### Set exercise
The entries are to be returned exactly, with images left out.

### Exercise material
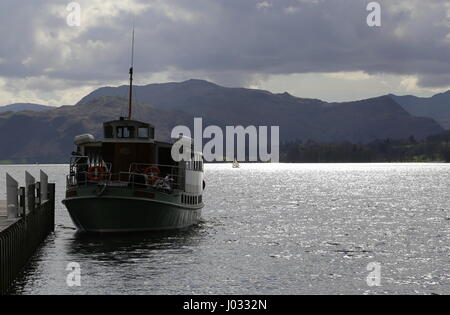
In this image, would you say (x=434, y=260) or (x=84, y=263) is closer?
(x=84, y=263)

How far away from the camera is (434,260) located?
3856 cm

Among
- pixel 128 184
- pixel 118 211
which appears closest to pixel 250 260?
pixel 118 211

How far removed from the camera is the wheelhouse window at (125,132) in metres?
45.2

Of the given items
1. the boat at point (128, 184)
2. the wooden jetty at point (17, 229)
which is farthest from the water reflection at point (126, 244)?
the wooden jetty at point (17, 229)

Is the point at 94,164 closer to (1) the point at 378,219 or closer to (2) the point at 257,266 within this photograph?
(2) the point at 257,266

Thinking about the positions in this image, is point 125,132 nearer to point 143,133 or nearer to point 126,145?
point 126,145

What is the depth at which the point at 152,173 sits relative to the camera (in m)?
43.2

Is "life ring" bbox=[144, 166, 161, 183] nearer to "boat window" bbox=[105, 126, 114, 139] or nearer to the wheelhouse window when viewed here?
the wheelhouse window

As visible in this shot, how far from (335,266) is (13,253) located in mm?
16344

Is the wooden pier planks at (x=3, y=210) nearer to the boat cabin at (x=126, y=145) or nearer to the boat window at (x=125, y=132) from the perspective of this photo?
the boat cabin at (x=126, y=145)

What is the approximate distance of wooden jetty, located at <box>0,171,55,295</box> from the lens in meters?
26.7

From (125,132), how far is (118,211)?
20.2 ft
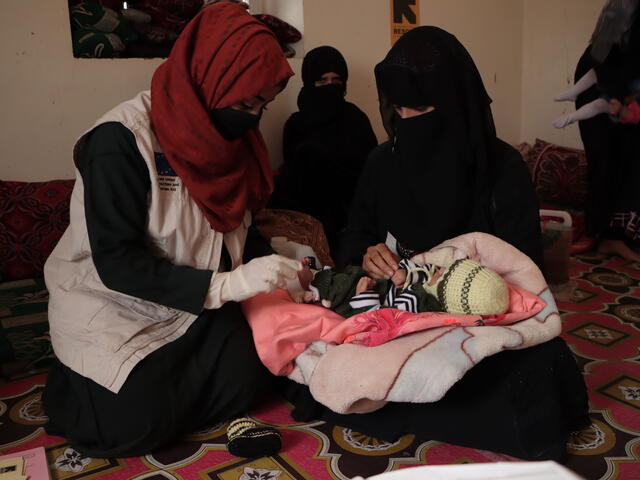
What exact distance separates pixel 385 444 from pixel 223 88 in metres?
0.95

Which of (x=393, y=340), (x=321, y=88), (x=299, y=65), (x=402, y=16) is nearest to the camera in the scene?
(x=393, y=340)

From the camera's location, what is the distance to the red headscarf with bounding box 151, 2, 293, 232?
153cm

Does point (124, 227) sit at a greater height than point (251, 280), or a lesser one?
greater

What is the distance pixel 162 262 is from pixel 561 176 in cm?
267

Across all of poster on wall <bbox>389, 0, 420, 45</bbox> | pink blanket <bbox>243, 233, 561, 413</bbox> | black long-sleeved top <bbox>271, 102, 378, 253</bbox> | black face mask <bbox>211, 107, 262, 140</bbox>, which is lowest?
pink blanket <bbox>243, 233, 561, 413</bbox>

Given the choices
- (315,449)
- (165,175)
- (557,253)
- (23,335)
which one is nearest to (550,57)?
(557,253)

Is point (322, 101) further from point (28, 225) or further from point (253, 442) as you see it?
point (253, 442)

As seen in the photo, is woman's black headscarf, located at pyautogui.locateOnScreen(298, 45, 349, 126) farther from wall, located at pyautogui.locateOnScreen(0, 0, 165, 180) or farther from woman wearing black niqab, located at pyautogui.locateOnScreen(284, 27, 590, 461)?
woman wearing black niqab, located at pyautogui.locateOnScreen(284, 27, 590, 461)

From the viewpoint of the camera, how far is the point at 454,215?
174 cm

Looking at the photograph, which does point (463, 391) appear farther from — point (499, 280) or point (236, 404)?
point (236, 404)

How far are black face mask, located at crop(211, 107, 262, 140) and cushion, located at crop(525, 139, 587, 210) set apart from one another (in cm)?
243

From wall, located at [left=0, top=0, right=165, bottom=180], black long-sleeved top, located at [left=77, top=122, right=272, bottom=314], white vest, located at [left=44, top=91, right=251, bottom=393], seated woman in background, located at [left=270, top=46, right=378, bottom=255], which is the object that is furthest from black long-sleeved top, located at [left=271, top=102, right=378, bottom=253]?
black long-sleeved top, located at [left=77, top=122, right=272, bottom=314]

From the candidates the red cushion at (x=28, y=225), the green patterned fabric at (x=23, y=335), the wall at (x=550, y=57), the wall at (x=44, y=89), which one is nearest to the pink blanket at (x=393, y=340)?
the green patterned fabric at (x=23, y=335)

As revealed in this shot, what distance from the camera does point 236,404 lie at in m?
1.66
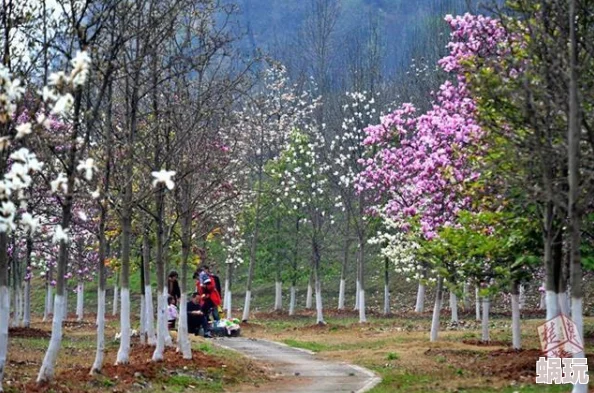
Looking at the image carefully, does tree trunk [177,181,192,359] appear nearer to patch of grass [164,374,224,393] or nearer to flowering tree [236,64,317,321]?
patch of grass [164,374,224,393]

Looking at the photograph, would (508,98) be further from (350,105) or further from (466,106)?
(350,105)

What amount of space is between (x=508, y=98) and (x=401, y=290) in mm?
42761

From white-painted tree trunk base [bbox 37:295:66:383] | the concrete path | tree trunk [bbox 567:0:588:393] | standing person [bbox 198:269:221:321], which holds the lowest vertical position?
the concrete path

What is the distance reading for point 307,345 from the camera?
29984mm

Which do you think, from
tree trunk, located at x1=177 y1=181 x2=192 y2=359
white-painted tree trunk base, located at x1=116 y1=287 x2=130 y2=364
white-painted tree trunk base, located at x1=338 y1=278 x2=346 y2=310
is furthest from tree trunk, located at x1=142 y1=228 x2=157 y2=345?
white-painted tree trunk base, located at x1=338 y1=278 x2=346 y2=310

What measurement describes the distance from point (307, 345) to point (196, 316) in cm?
376

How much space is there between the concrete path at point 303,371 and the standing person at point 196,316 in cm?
114

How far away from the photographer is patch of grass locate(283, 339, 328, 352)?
93.7ft

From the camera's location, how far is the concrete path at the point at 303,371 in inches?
699

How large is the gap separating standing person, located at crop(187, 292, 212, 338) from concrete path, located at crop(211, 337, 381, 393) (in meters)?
1.14

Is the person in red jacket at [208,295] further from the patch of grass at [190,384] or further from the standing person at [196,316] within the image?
the patch of grass at [190,384]

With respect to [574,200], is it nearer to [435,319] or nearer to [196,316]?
[435,319]

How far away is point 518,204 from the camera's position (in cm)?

### Solved exercise
In this image, would you say (x=434, y=260) or (x=84, y=263) is closer?
(x=84, y=263)

How far away from the camera is (434,260) located?
3856 cm

Among
- pixel 128 184
- pixel 118 211
which appears closest to pixel 250 260?
pixel 118 211

How far removed from the camera is the wheelhouse window at (125,132) in metres?
45.2

Of the given items
1. the boat at point (128, 184)
2. the wooden jetty at point (17, 229)
which is farthest from the water reflection at point (126, 244)?
the wooden jetty at point (17, 229)

Is the point at 94,164 closer to (1) the point at 378,219 or closer to (2) the point at 257,266 within this photograph?
(2) the point at 257,266

Thinking about the positions in this image, is point 125,132 nearer to point 143,133 or nearer to point 126,145?
point 126,145

What is the depth at which the point at 152,173 sits relative to the camera (in m)?
43.2

Is "life ring" bbox=[144, 166, 161, 183] nearer to "boat window" bbox=[105, 126, 114, 139] or nearer to the wheelhouse window when viewed here?
the wheelhouse window

As visible in this shot, how far from (335,266) is (13,253) located in mm?
16344

Is the wooden pier planks at (x=3, y=210) nearer to the boat cabin at (x=126, y=145) or nearer to the boat window at (x=125, y=132) from the perspective of this photo?
the boat cabin at (x=126, y=145)

What is the approximate distance of wooden jetty, located at <box>0,171,55,295</box> from the lens in meters?
26.7

From (125,132), how far is (118,211)?
20.2 ft
What exact distance separates pixel 385 444 from pixel 223 88 in metres?
0.95

Which of (x=393, y=340), (x=321, y=88), (x=299, y=65), (x=402, y=16) is nearest to the camera in the scene?
(x=393, y=340)

From the camera's location, what is the distance to the red headscarf with bounding box 151, 2, 293, 232?
153cm

Does point (124, 227) sit at a greater height than point (251, 280), or a lesser one?
greater

What is the distance pixel 162 262 is from pixel 561 176 in cm?
267

Across all of poster on wall <bbox>389, 0, 420, 45</bbox> | pink blanket <bbox>243, 233, 561, 413</bbox> | black long-sleeved top <bbox>271, 102, 378, 253</bbox> | black face mask <bbox>211, 107, 262, 140</bbox>, which is lowest?
pink blanket <bbox>243, 233, 561, 413</bbox>

Given the choices
- (315,449)
- (165,175)
- (557,253)
- (23,335)
which one is nearest to (550,57)?
(557,253)

Is point (322, 101) further from point (28, 225) or further from point (253, 442) as you see it?
point (253, 442)

As seen in the photo, is woman's black headscarf, located at pyautogui.locateOnScreen(298, 45, 349, 126) farther from wall, located at pyautogui.locateOnScreen(0, 0, 165, 180) or farther from woman wearing black niqab, located at pyautogui.locateOnScreen(284, 27, 590, 461)?
woman wearing black niqab, located at pyautogui.locateOnScreen(284, 27, 590, 461)

From the viewpoint of the camera, how far is the point at 454,215?
174 cm

Looking at the photograph, which does point (463, 391) appear farther from — point (499, 280) or point (236, 404)?
point (236, 404)

How far are black face mask, located at crop(211, 107, 262, 140) and cushion, located at crop(525, 139, 587, 210) set apart from one another (in cm)?
243

From wall, located at [left=0, top=0, right=165, bottom=180], black long-sleeved top, located at [left=77, top=122, right=272, bottom=314], white vest, located at [left=44, top=91, right=251, bottom=393], seated woman in background, located at [left=270, top=46, right=378, bottom=255], which is the object that is furthest from black long-sleeved top, located at [left=271, top=102, right=378, bottom=253]?
black long-sleeved top, located at [left=77, top=122, right=272, bottom=314]

From the candidates the red cushion at (x=28, y=225), the green patterned fabric at (x=23, y=335), the wall at (x=550, y=57), the wall at (x=44, y=89), which one is nearest to the pink blanket at (x=393, y=340)?
the green patterned fabric at (x=23, y=335)

As revealed in this shot, what distance from the camera does point 236,404 lie at in m?
1.66
Looking at the image carefully, does tree trunk [177,181,192,359] appear nearer to patch of grass [164,374,224,393] or nearer to flowering tree [236,64,317,321]?
patch of grass [164,374,224,393]

Looking at the photograph, would (508,98) be further from (350,105) or further from (466,106)?
(350,105)

What amount of space is between (x=508, y=98) and (x=401, y=290) in mm?
42761

From white-painted tree trunk base [bbox 37:295:66:383] | the concrete path | tree trunk [bbox 567:0:588:393] | standing person [bbox 198:269:221:321], which holds the lowest vertical position?
the concrete path

What is the distance reading for point 307,345 from the camera?
29984mm

Which do you think, from
tree trunk, located at x1=177 y1=181 x2=192 y2=359
white-painted tree trunk base, located at x1=116 y1=287 x2=130 y2=364
white-painted tree trunk base, located at x1=338 y1=278 x2=346 y2=310
is furthest from tree trunk, located at x1=142 y1=228 x2=157 y2=345?
white-painted tree trunk base, located at x1=338 y1=278 x2=346 y2=310

What measurement describes the distance from point (307, 345) to point (196, 316) in cm?
376

How much space is there between the concrete path at point 303,371 and the standing person at point 196,316 in cm?
114

How far away from the photographer is patch of grass locate(283, 339, 328, 352)?
93.7ft

From the camera's location, how far is the concrete path at the point at 303,371 in inches?
699

How large is the gap separating standing person, located at crop(187, 292, 212, 338) from concrete path, located at crop(211, 337, 381, 393) (in meters)?
1.14

Is the person in red jacket at [208,295] further from the patch of grass at [190,384] or further from the standing person at [196,316] within the image?
the patch of grass at [190,384]

With respect to [574,200], is it nearer to [435,319] or nearer to [196,316]?
[435,319]

How far away is point 518,204 from the camera's position (in cm)?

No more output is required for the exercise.